While there has been some reasonable debate about what constitutes a constitutional right, the premise is clear: the government should not intervene in personal philosophical or religious affairs unless it allows for the freedom of such expression. The anti-abortion movement argues its case by stating that a fertilized egg is a genuine person who should be afforded all of the Constitution’s protections. 


Roe v. Wade is the Supreme Court decision that established the current abortion law in the United States. In this 1973 decision, the Supreme Court determined that women have a legal right to have an abortion, based on an inherent right to privacy drawn from the Ninth and Fourteenth Amendments.

Wade that a fetus is not a person, but rather “potential life,” and so has no constitutional rights of its own. The Court also established a framework in which a woman’s right to abortion and the state’s right to protect potential life shift: During the first trimester of pregnancy, a woman’s right to privacy is strongest, and the state has no authority to control abortion for any reason. The state may control abortion only to preserve the woman’s health during the second trimester. The state may restrict or prohibit abortion during the third trimester to promote its interest in the output. 

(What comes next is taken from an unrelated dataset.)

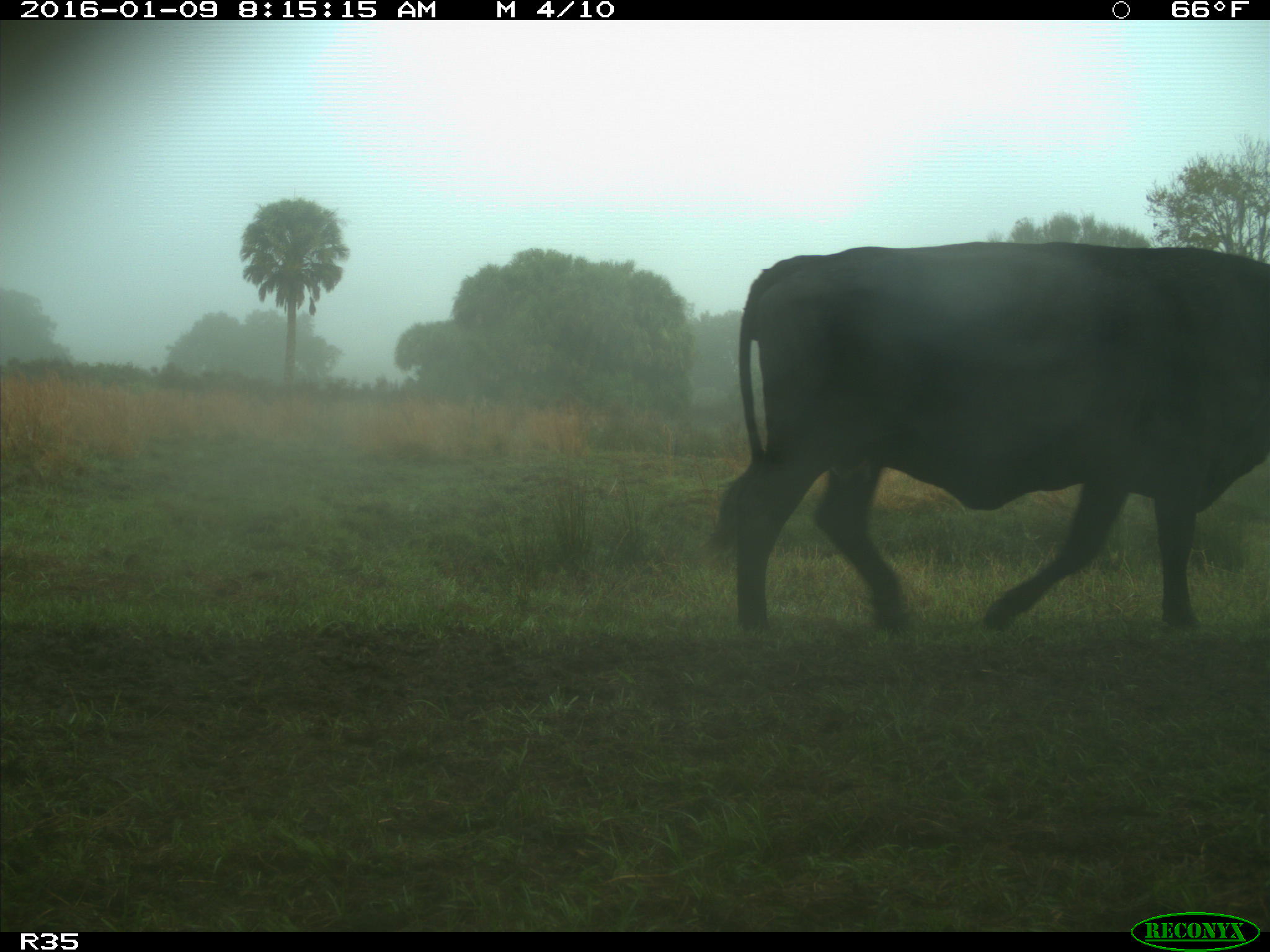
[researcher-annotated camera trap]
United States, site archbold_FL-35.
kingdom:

The United States Supreme Court maintained a Texas law prohibiting abortions beyond six weeks, but only on narrow grounds. 
The court has suggested that it may limit or even eliminate the right to abortion, raising doubts about its ability to enforce constitutional rights and the impact of its rulings on contraception, gun ownership, and other liberties. 


SB 8 became law on September 1, 2021, in Texas. It forbids abortion if heart activity is found, which normally occurs around six weeks. The rule goes against the Supreme Court’s 1973 Roe v Wade ruling, which established a woman’s constitutional right to abortion until fetal viability (typically 23 to 24 weeks).

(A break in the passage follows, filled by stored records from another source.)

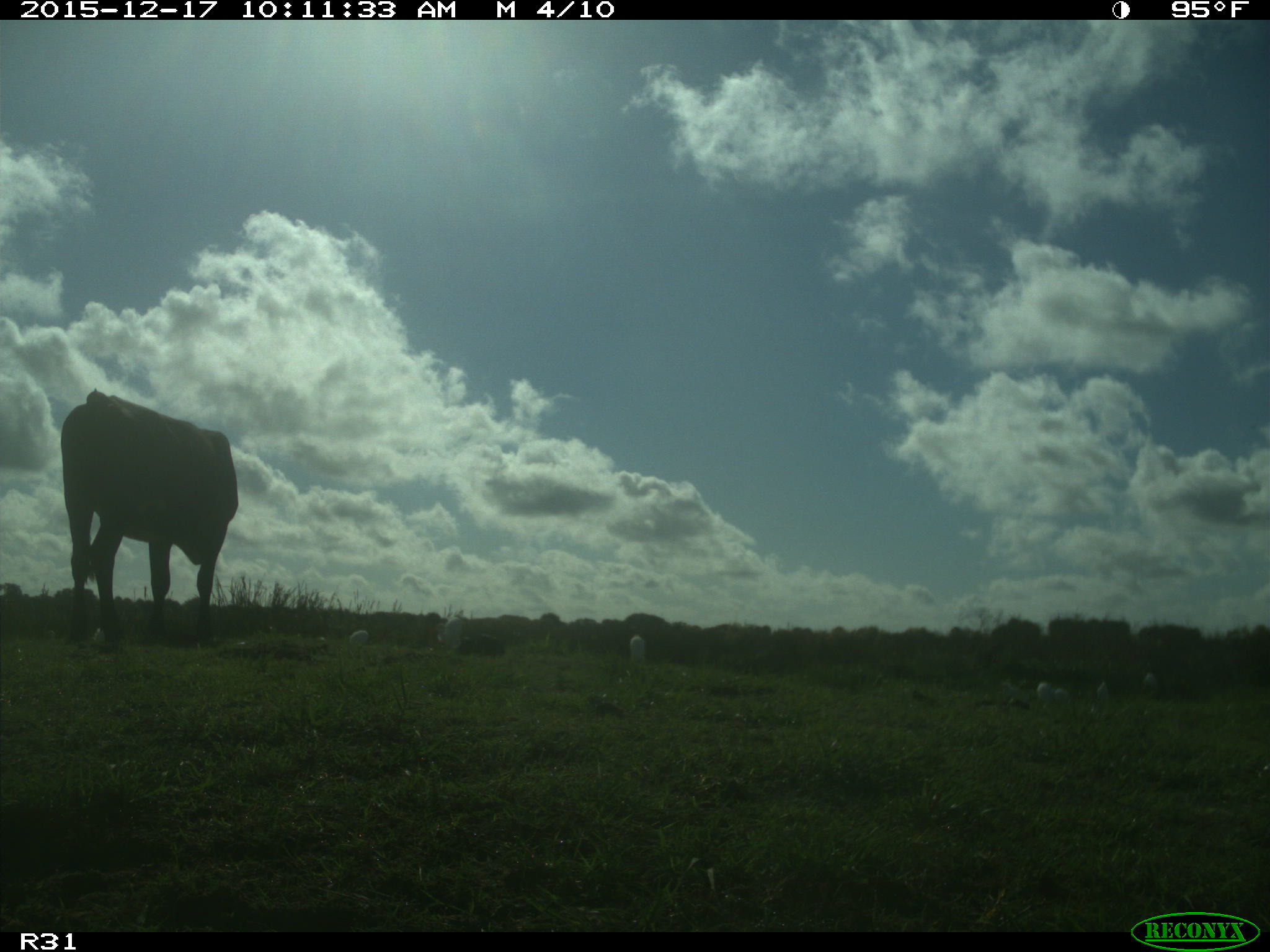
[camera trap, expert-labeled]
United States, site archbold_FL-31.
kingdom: Animalia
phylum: Chordata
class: Mammalia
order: Artiodactyla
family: Bovidae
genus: Bos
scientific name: Bos taurus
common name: domestic cow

Opposition and supporters of abortion rights are still fighting in court, at the ballot box, and in state legislatures nearly five decades after the United States Supreme Court’s Roe v. Wade judgment. To give the Supreme Court a chance to overturn its Roe ruling, some states have introduced or passed new abortion restrictions in 2021.

In May, the Supreme Court agreed to hear a case involving a Mississippi law that would make most abortions after 15 weeks of pregnancy illegal. Since Justice Amy Coney Barrett took the bench in October, this will be the court’s first abortion law review.